North Carolina’s immigrant populace emphasizes the financial power of non-native residents via their vital contributions to the state’s economy, according to a report commissioned by the North Carolina Justice Center.
The immigrant population of North Carolina quintupled from 1990 to 2013, and those numbers mimicked growth on the national level. In 2013, approximately 41.3 million immigrants lived in the United States, an all-time high for a nation historically built on immigration. In North Carolina, the cities Greensboro/Winston-Salem, Raleigh-Durham and Charlotte, in particular, witnessed tremendous immigrant population growth; yet, state-wide the economic activity of immigrants stimulated local prosperity for two decades. The report, titled “Smart Choices in an Era of Migration,” highlights the economic importance of the state’s immigrant population.

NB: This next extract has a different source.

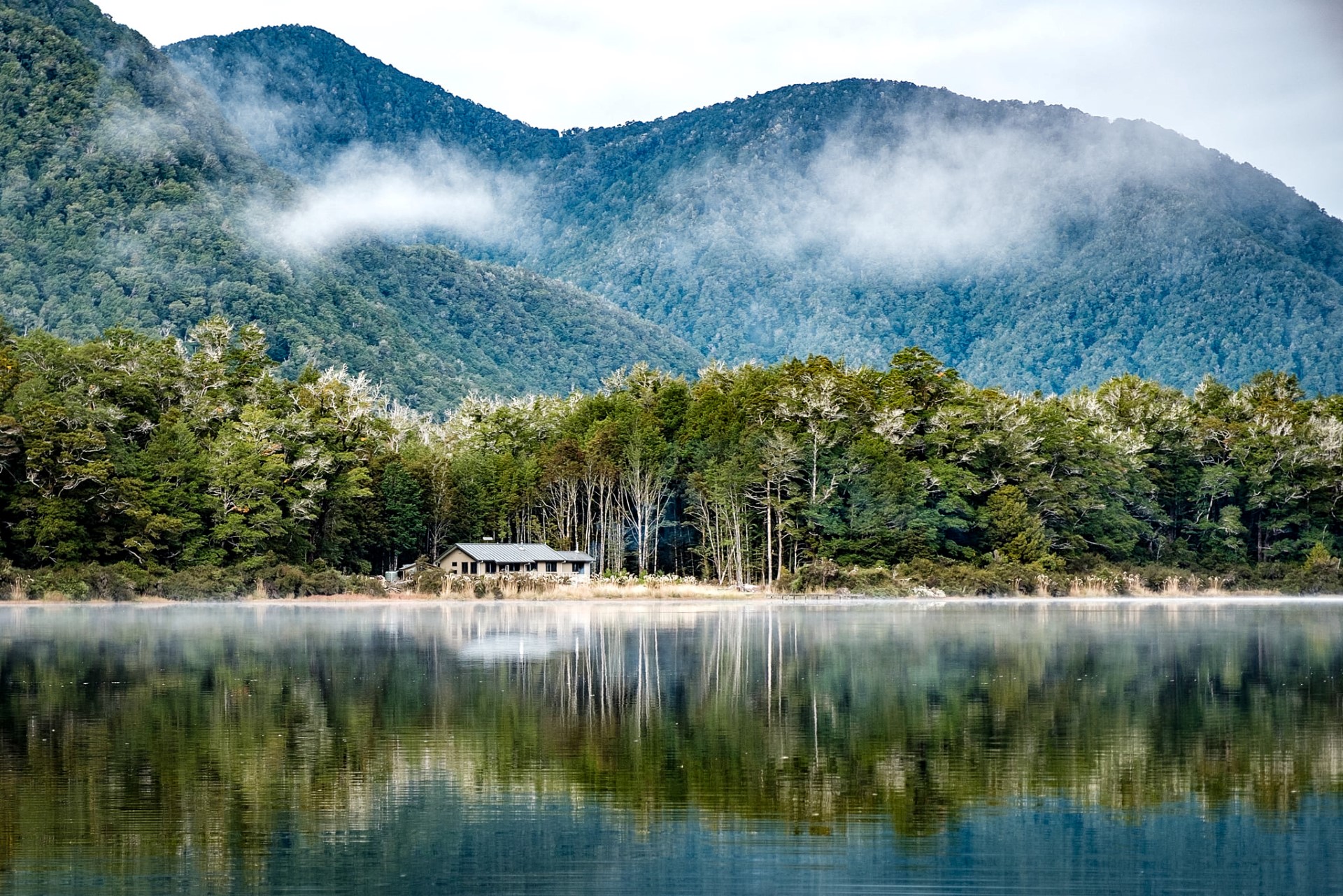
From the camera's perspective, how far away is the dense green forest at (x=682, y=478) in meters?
60.8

Both urban areas and rural communities benefit from the presence of foreign-born individuals. The report states that on average, counties with large immigrant populations tend to have lower unemployment rates and levels of poverty. Also, they tend to have higher wages.
According to the report’s author, Patrick McHugh, immigrants flock to North Carolina because of the enormous opportunities, which include “main street businesses,” revitalized neighborhoods and an increasingly global marketplace. Immigrants now comprise 20 percent of ‘main street business’ owners and immigrants account for more than 80 percent of the new Main Street business owners since 2000.
Immigrants have integrated into the state’s labor force, particularly in the areas of technical services, agriculture, construction, retail trade, manufacturing, education, banking and health care. Their economic input far exceeds their share of the population.